### Data excerpts ###
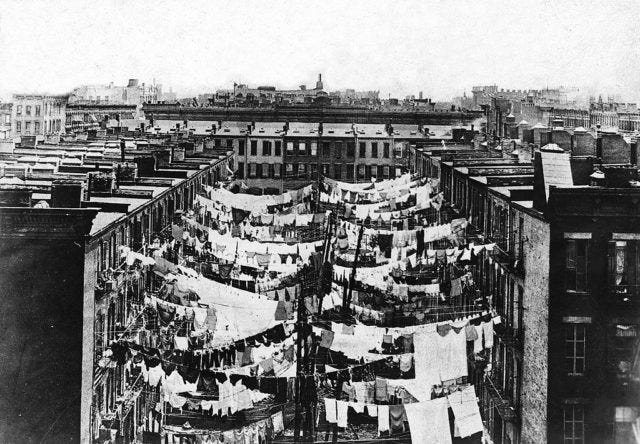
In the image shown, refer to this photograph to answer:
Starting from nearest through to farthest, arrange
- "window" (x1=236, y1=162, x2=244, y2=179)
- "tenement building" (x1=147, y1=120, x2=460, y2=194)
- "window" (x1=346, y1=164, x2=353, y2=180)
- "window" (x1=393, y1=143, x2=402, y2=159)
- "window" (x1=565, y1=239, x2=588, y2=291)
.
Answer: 1. "window" (x1=565, y1=239, x2=588, y2=291)
2. "window" (x1=236, y1=162, x2=244, y2=179)
3. "tenement building" (x1=147, y1=120, x2=460, y2=194)
4. "window" (x1=346, y1=164, x2=353, y2=180)
5. "window" (x1=393, y1=143, x2=402, y2=159)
###
Aim
Rewrite the data with "photograph" changed to "picture" and nothing else altered. Omit the pictures from your answer.

Full answer
In the image shown, refer to this picture to answer:
Starting from nearest through to farthest, arrange
- "window" (x1=236, y1=162, x2=244, y2=179)
- "tenement building" (x1=147, y1=120, x2=460, y2=194)
- "window" (x1=346, y1=164, x2=353, y2=180)
- "window" (x1=393, y1=143, x2=402, y2=159)
- "window" (x1=565, y1=239, x2=588, y2=291)
.
Answer: 1. "window" (x1=565, y1=239, x2=588, y2=291)
2. "window" (x1=236, y1=162, x2=244, y2=179)
3. "tenement building" (x1=147, y1=120, x2=460, y2=194)
4. "window" (x1=346, y1=164, x2=353, y2=180)
5. "window" (x1=393, y1=143, x2=402, y2=159)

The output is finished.